PROBLEM STATEMENT |
Copy each line from the data that has the word "fundingchoicesmessages" in it.

Extracted data entries |
# # # # #

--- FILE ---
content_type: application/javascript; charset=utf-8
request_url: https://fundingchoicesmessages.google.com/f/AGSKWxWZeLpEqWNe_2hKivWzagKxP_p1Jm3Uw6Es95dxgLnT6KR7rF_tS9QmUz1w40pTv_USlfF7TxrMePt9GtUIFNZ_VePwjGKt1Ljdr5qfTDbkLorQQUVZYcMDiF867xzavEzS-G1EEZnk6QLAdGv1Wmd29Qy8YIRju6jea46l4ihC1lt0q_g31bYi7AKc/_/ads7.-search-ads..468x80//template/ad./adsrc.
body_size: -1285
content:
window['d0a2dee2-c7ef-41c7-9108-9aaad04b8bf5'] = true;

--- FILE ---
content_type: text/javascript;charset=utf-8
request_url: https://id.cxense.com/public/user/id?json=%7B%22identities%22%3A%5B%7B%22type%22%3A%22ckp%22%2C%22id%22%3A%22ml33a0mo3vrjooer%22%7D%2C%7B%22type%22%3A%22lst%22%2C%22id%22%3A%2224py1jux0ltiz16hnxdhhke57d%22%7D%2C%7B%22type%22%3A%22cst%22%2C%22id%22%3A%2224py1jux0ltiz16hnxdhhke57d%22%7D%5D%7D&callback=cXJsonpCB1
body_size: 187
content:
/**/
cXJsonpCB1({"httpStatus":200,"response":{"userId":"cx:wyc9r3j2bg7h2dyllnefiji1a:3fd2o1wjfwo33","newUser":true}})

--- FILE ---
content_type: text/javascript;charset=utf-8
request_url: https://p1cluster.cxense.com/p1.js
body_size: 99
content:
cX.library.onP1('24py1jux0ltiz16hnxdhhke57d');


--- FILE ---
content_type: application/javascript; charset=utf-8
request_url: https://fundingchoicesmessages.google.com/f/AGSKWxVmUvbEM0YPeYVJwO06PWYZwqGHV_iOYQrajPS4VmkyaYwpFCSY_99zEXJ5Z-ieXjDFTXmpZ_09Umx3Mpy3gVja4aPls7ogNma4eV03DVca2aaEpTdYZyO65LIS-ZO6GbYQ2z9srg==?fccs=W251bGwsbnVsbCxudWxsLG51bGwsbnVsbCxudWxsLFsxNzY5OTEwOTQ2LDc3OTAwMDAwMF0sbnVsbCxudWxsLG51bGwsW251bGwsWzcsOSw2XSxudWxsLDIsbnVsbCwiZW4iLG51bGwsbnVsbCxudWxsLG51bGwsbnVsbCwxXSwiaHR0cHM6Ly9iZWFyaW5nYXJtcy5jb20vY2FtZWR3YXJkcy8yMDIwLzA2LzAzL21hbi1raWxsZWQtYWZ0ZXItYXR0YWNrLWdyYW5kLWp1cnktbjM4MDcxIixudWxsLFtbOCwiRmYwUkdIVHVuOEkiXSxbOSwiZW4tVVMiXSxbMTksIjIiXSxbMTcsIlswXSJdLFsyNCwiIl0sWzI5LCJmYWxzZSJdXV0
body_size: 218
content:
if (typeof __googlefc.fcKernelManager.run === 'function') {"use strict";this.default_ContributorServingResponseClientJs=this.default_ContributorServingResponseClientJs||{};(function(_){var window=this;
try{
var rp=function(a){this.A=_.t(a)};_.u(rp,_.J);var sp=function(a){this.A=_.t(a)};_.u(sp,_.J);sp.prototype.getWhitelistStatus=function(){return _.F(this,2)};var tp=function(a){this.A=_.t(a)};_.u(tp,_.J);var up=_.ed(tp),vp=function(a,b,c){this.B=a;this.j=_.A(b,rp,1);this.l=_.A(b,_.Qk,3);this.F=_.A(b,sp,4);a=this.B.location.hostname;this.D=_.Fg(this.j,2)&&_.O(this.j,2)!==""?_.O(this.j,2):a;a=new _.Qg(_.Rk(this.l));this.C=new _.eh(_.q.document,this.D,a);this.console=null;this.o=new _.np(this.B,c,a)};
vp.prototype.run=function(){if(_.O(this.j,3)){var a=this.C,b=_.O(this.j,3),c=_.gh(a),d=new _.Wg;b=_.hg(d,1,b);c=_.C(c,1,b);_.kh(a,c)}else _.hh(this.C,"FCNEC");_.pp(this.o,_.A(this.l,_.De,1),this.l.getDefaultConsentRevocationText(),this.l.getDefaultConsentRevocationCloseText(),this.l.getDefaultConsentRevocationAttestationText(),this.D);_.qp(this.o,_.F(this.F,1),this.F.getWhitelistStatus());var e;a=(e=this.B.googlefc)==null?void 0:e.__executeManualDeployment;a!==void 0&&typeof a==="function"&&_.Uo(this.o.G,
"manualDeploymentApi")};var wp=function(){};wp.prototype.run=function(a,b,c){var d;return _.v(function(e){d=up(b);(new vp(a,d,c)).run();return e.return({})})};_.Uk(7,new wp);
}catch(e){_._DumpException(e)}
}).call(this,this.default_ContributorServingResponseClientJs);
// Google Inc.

# # # # #

RESULT OF THE TASK |
request_url: https://fundingchoicesmessages.google.com/f/AGSKWxWZeLpEqWNe_2hKivWzagKxP_p1Jm3Uw6Es95dxgLnT6KR7rF_tS9QmUz1w40pTv_USlfF7TxrMePt9GtUIFNZ_VePwjGKt1Ljdr5qfTDbkLorQQUVZYcMDiF867xzavEzS-G1EEZnk6QLAdGv1Wmd29Qy8YIRju6jea46l4ihC1lt0q_g31bYi7AKc/_/ads7.-search-ads..468x80//template/ad./adsrc.
request_url: https://fundingchoicesmessages.google.com/f/AGSKWxVmUvbEM0YPeYVJwO06PWYZwqGHV_iOYQrajPS4VmkyaYwpFCSY_99zEXJ5Z-ieXjDFTXmpZ_09Umx3Mpy3gVja4aPls7ogNma4eV03DVca2aaEpTdYZyO65LIS-ZO6GbYQ2z9srg==?fccs=W251bGwsbnVsbCxudWxsLG51bGwsbnVsbCxudWxsLFsxNzY5OTEwOTQ2LDc3OTAwMDAwMF0sbnVsbCxudWxsLG51bGwsW251bGwsWzcsOSw2XSxudWxsLDIsbnVsbCwiZW4iLG51bGwsbnVsbCxudWxsLG51bGwsbnVsbCwxXSwiaHR0cHM6Ly9iZWFyaW5nYXJtcy5jb20vY2FtZWR3YXJkcy8yMDIwLzA2LzAzL21hbi1raWxsZWQtYWZ0ZXItYXR0YWNrLWdyYW5kLWp1cnktbjM4MDcxIixudWxsLFtbOCwiRmYwUkdIVHVuOEkiXSxbOSwiZW4tVVMiXSxbMTksIjIiXSxbMTcsIlswXSJdLFsyNCwiIl0sWzI5LCJmYWxzZSJdXV0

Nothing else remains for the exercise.